Her yeniliğe karşı olmak

Ülkeyi yönetenler bazen herhangi bir icraat yapmadan önce onun kamuoyunda tartışılmasını sağlarlar…

Taslak halindeki projeler bazen günlerce tartışılır, iyi ve kötü yönleri ele alınır ve sonunda ya uygulanır ya da rafa kaldırılır.

Bir de rahmetli Özal'ın yöntemi vardır:

Özal, "Ben bir icraat yapacağım zaman sol kafaların yazdıklarına bakarım. Eğer hiç sesleri çıkmıyorsa o projeyi yapmam, rafa kaldırırım. Yarısının sesi çıkmıyor yarısının sesi çıkıyorsa o projeyi yeniler öyle yaparım. Eğer bütün solcular projeyi engellemek için yaygara yapıyorsa hiç kimseyi dinlemem, o projeyi aynen yapar ve bitiririm. Çünkü o proje memleket için hayırlara vesiledir.”

İkisi de işe yarar bir yöntem…

Bizim ülkemizde eskiden iktidarda kim varsa onun projeleri iktidar yanlıları tarafından sevilir, iktidar karşıtları tarafından sevilmezdi.

Şimdilerde öyle değil.

Birkaç istisna dışında iktidar partisine oy verenler hükümetin uygulamaya koyacağı özellikle değerlerimize aykırı buldukları projelere canhıraş bir şekilde karşı çıkıyorlar.

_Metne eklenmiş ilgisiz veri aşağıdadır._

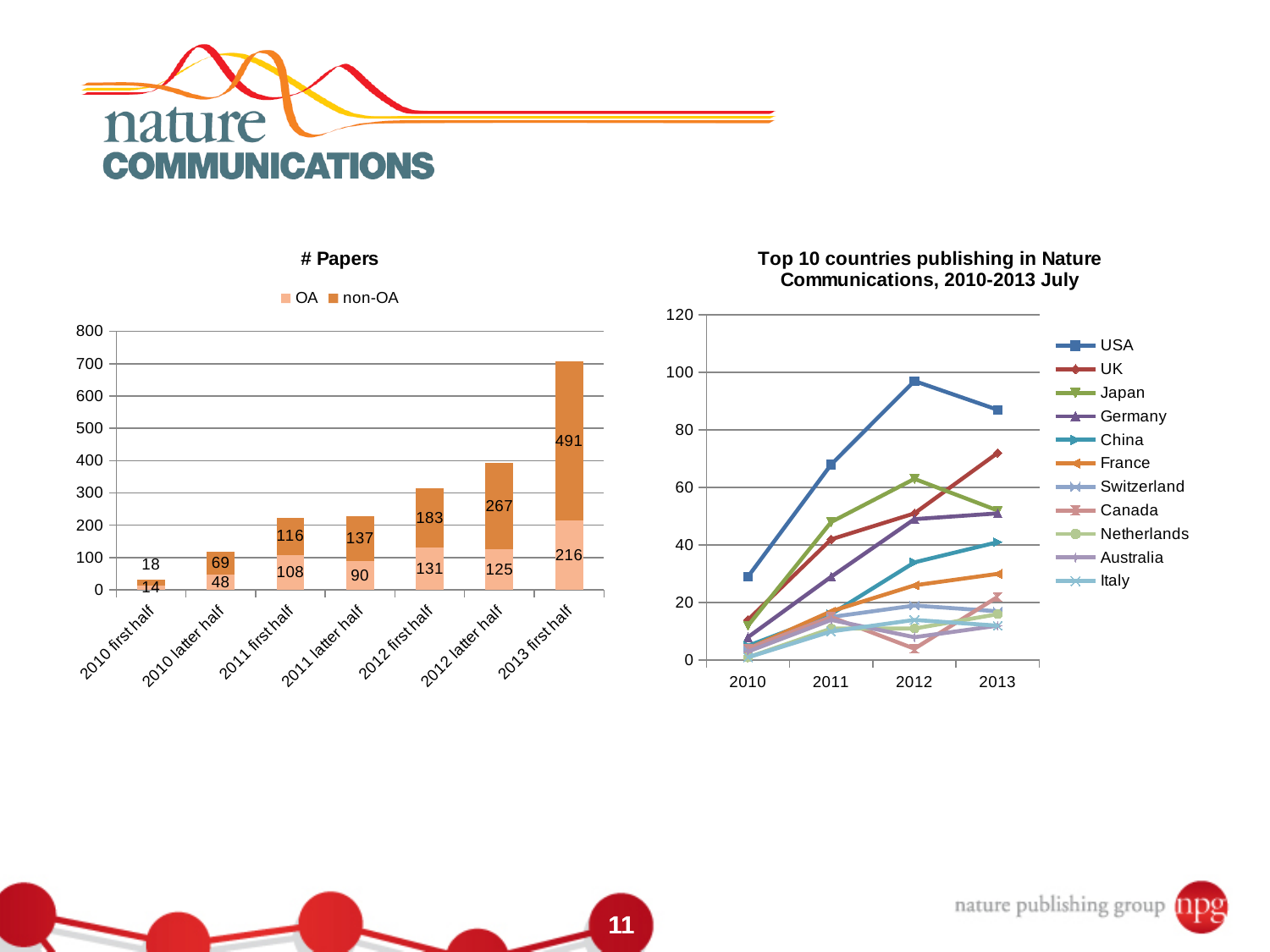
In the '# Papers' chart, what is the OA value for 2011 latter half? 90 In the 'Top 10 countries publishing in Nature Communications' chart, is the value for USA in 2012 greater or less than 80? greater How many countries does the legend of the 'Top 10 countries publishing in Nature Communications' chart list? 11 In the '# Papers' chart, which period has the lowest OA value? 2010 first half In the '# Papers' chart, which period has the highest non-OA value? 2013 first half In the 'Top 10 countries publishing in Nature Communications' chart, which country has the highest value in 2013? USA How many periods are shown on the x axis of the '# Papers' chart? 7 In the '# Papers' chart, what is the total number of papers for 2012 latter half (OA plus non-OA)? 392 In the '# Papers' chart, what is the non-OA value for 2013 first half? 491 In the '# Papers' chart, is the OA value larger for 2011 first half or 2011 latter half? 2011 first half In the '# Papers' chart, what is the difference between the non-OA and OA values for 2012 first half? 52 What kind of chart is the 'Top 10 countries publishing in Nature Communications, 2010-2013 July' chart? line chart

Oy verdiği partinin icraatlarıyla doku uyuşmazlığı varsa herkes birden ayağa kalkıyor.

Üstelik yobazlar bu kesime "koyun” diyor. Oy verdiği partinin icraatlarına karşı çıkana sadece bizim ülkemizde koyun denir bu da ayrı bir komedi.

Bu kesim ısrarla…

"Oyumu veririm ama icraatları da denetlerim, değerlerime aykırı bulduklarıma onay vermem” diyor.

O yüzden de 22 yıldır iktidar değişmiyor. Dinamik bir süreç var çünkü.

Buraya kadar tamam ama öyle bir garabet var ki akıllara durgunluk veren...

Yapılacak hayırlı olduğunu düşündüğümüz her yeni düzenlemeye öteki beriki fark etmiyor her kesimin karşı çıkma olayı.

Kamuoyunda tartışılsın diye ortaya atılan "personel yasası” vardı. Çok küçük bir azınlık hariç herkes karşı çıktı…

"Mülakat” dersin objektif olmaz derler.

(Bir doktora tezi için farklı üniversitelerden gelen hocalar öğrencinin savunmasını alıyor. Torpil bu uygulamada işlemiyor, bu örnek bile birçok alanda uygulanabilir. Ama buna bakan yok.)

"Personel yasası değişsin, yan gelip yatanla çalışan aynı ücreti almasın” dersin, onu kim denetleyecek derler. (Uygulanabilir objektif performans kriterleri belirlenebilir.)

"Devlet memurluğu garanti olmasın, işini yapmayanın işine son verilsin ya da ağır yaptırımlar uygulansın” dersin, ona da başka bir kılıf bulurlar.

Bu işleri uygulamaya koymadan bir süre devam ettirmeden kısaca bir yerden başlatmadan yol alamazsınız.

Şimdi daha mı iyi?

Akşama kadar hiçbir iş yapmadan maaş alan insanlar var.

Öğretmenlikten zerre kadar haberi olmayan kendisini geliştiremeyen yığınlarca öğretmen var. İşini iyi yapan öğretmene yazık olmuyor mu?

Kurumda çalışma barışını sağlamadan liderlik vasfı olmayan ve herkesi yasalarla korkutan yöneticiler var…

Özellikle bazı belediyelerde kuruma hiç uğramadan maaş alan kan emiciler var…

Bir de bunlara çanak tutan sendikalar var.